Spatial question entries

* * * * * * * * *

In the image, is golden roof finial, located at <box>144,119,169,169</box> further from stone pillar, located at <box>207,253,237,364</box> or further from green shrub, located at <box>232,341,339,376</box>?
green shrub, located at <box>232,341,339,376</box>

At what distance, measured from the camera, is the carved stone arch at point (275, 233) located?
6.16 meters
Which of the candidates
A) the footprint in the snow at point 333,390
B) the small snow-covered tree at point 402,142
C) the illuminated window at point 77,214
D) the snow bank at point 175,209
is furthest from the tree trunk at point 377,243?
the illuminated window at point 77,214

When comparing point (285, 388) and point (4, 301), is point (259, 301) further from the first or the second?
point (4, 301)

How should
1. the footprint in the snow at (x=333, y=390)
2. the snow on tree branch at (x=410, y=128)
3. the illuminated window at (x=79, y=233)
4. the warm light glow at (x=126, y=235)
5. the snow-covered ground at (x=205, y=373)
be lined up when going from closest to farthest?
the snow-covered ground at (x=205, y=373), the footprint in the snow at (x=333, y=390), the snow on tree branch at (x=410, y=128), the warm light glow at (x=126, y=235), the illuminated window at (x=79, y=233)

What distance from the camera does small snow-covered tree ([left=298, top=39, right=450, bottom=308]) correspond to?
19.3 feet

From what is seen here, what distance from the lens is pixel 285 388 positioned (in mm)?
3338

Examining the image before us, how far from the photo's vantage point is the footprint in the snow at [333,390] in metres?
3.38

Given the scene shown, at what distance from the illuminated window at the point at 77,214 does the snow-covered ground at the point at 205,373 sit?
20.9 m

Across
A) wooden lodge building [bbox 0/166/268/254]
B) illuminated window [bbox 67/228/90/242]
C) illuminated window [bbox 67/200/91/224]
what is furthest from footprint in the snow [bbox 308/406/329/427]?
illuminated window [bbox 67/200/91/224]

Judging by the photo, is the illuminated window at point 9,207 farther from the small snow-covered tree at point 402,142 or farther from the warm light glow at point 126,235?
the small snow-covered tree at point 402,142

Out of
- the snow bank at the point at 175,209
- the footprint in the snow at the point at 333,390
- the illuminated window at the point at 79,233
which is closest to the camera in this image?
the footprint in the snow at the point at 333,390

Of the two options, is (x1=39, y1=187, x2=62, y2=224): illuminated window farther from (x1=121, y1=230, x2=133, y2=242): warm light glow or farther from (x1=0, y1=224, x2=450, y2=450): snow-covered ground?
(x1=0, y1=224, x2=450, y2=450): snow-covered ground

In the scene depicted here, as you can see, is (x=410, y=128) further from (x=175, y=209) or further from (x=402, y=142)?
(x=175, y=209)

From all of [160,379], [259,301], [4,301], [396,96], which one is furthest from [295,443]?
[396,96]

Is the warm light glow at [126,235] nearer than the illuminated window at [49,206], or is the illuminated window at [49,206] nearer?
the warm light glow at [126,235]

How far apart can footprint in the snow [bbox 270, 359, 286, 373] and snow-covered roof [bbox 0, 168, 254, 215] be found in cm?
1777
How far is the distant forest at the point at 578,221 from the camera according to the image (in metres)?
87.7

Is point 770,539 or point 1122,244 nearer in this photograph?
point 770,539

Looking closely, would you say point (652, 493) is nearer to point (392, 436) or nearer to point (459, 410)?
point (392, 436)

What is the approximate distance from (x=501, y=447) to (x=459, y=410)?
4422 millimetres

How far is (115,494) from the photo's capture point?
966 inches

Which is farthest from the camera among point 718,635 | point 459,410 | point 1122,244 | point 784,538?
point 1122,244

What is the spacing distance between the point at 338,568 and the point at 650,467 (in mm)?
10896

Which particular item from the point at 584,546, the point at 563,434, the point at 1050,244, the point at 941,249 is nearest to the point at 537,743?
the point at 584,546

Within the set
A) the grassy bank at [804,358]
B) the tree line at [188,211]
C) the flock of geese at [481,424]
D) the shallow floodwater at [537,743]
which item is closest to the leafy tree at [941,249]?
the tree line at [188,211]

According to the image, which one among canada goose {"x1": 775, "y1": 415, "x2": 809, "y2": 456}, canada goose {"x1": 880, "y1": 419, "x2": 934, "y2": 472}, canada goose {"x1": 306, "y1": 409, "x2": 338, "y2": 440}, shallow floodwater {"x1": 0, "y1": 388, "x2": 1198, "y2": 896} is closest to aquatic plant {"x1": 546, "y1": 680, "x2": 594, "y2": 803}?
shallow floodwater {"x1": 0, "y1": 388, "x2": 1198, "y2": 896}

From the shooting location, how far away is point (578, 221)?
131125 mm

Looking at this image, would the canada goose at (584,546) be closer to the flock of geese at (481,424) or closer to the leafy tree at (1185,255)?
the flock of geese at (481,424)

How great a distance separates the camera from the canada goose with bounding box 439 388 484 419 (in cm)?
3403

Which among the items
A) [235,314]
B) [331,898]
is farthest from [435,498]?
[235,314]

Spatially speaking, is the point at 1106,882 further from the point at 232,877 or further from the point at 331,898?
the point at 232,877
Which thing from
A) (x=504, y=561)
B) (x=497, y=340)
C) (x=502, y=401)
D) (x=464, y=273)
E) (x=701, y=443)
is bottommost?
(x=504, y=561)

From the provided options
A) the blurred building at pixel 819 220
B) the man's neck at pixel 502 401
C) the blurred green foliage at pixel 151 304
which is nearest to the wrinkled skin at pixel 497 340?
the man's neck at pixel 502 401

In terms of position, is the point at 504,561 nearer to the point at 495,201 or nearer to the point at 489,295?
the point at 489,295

* * * * * * * * *

● Objective: Each entry is to be returned in full, character for character.

● Written solution:
In the image, is golden roof finial, located at <box>144,119,169,169</box> further from stone pillar, located at <box>207,253,237,364</box> or further from green shrub, located at <box>232,341,339,376</box>?
green shrub, located at <box>232,341,339,376</box>

At what distance, measured from the camera, is the carved stone arch at point (275, 233) located?
6.16 meters
Which of the candidates
A) the footprint in the snow at point 333,390
B) the small snow-covered tree at point 402,142
C) the illuminated window at point 77,214
D) the snow bank at point 175,209
is furthest from the tree trunk at point 377,243?
the illuminated window at point 77,214

When comparing point (285, 388) and point (4, 301), is point (259, 301) further from the first or the second?
point (4, 301)

How should
1. the footprint in the snow at (x=333, y=390)
2. the snow on tree branch at (x=410, y=128)
3. the illuminated window at (x=79, y=233)
4. the warm light glow at (x=126, y=235)
5. the snow-covered ground at (x=205, y=373)
be lined up when going from closest to farthest?
the snow-covered ground at (x=205, y=373), the footprint in the snow at (x=333, y=390), the snow on tree branch at (x=410, y=128), the warm light glow at (x=126, y=235), the illuminated window at (x=79, y=233)

What distance from the camera does small snow-covered tree ([left=298, top=39, right=450, bottom=308]) correspond to?
19.3 feet

From what is seen here, what distance from the lens is pixel 285 388 positioned (in mm)?
3338

Examining the image before us, how far from the photo's vantage point is the footprint in the snow at [333,390] in metres?
3.38

Given the scene shown, at what distance from the illuminated window at the point at 77,214 does the snow-covered ground at the point at 205,373 sit?
20.9 m

Across
A) wooden lodge building [bbox 0/166/268/254]
B) illuminated window [bbox 67/228/90/242]
C) illuminated window [bbox 67/200/91/224]
what is furthest from footprint in the snow [bbox 308/406/329/427]?
illuminated window [bbox 67/200/91/224]

Judging by the photo, is the illuminated window at point 9,207 farther from the small snow-covered tree at point 402,142 or farther from the warm light glow at point 126,235?
the small snow-covered tree at point 402,142

Out of
- the snow bank at the point at 175,209
- the footprint in the snow at the point at 333,390
- the illuminated window at the point at 79,233
which is closest to the camera in this image?
the footprint in the snow at the point at 333,390

Of the two options, is (x1=39, y1=187, x2=62, y2=224): illuminated window farther from (x1=121, y1=230, x2=133, y2=242): warm light glow or farther from (x1=0, y1=224, x2=450, y2=450): snow-covered ground?
(x1=0, y1=224, x2=450, y2=450): snow-covered ground

In the scene depicted here, as you can see, is (x=410, y=128) further from (x=175, y=209) or further from (x=402, y=142)?
(x=175, y=209)

From all of [160,379], [259,301], [4,301], [396,96], which one is furthest from [295,443]?
[396,96]

Is the warm light glow at [126,235] nearer than the illuminated window at [49,206], or is the illuminated window at [49,206] nearer?
the warm light glow at [126,235]

How far apart can footprint in the snow [bbox 270, 359, 286, 373] and snow-covered roof [bbox 0, 168, 254, 215] be found in cm?
1777
How far is the distant forest at the point at 578,221 from the camera according to the image (in metres)?
87.7

Is point 770,539 or point 1122,244 nearer in this photograph?
point 770,539

Looking closely, would you say point (652, 493) is nearer to point (392, 436) or nearer to point (459, 410)?
point (392, 436)

What is the approximate distance from (x=501, y=447) to (x=459, y=410)?
4422 millimetres

How far is (115,494) from the photo's capture point?
966 inches

Which is farthest from the camera among point 718,635 | point 459,410 | point 1122,244 | point 784,538?
point 1122,244

What is the spacing distance between the point at 338,568 and the point at 650,467 (in mm)?
10896

Which particular item from the point at 584,546, the point at 563,434, the point at 1050,244, the point at 941,249 is nearest to the point at 537,743?
the point at 584,546

Within the set
A) the grassy bank at [804,358]
B) the tree line at [188,211]
C) the flock of geese at [481,424]
D) the shallow floodwater at [537,743]
which item is closest to the leafy tree at [941,249]?
the tree line at [188,211]

According to the image, which one among canada goose {"x1": 775, "y1": 415, "x2": 809, "y2": 456}, canada goose {"x1": 880, "y1": 419, "x2": 934, "y2": 472}, canada goose {"x1": 306, "y1": 409, "x2": 338, "y2": 440}, shallow floodwater {"x1": 0, "y1": 388, "x2": 1198, "y2": 896} is closest to aquatic plant {"x1": 546, "y1": 680, "x2": 594, "y2": 803}?
shallow floodwater {"x1": 0, "y1": 388, "x2": 1198, "y2": 896}

From the shooting location, how far away is point (578, 221)?
131125 mm

Looking at this image, would the canada goose at (584,546) be closer to the flock of geese at (481,424) or closer to the leafy tree at (1185,255)?
the flock of geese at (481,424)

How great a distance separates the camera from the canada goose with bounding box 439 388 484 419 (in cm)?
3403

Which among the items
A) [235,314]
B) [331,898]
is farthest from [435,498]?
[235,314]

Spatially speaking, is the point at 1106,882 further from the point at 232,877 or further from the point at 331,898?
the point at 232,877
Which thing from
A) (x=504, y=561)
B) (x=497, y=340)
C) (x=502, y=401)
D) (x=464, y=273)
E) (x=701, y=443)
is bottommost?
(x=504, y=561)

From the provided options
A) the blurred building at pixel 819 220
B) the man's neck at pixel 502 401
C) the blurred green foliage at pixel 151 304
which is nearest to the wrinkled skin at pixel 497 340?
the man's neck at pixel 502 401

In terms of position, is the point at 504,561 nearer to the point at 495,201 or nearer to the point at 489,295?
the point at 489,295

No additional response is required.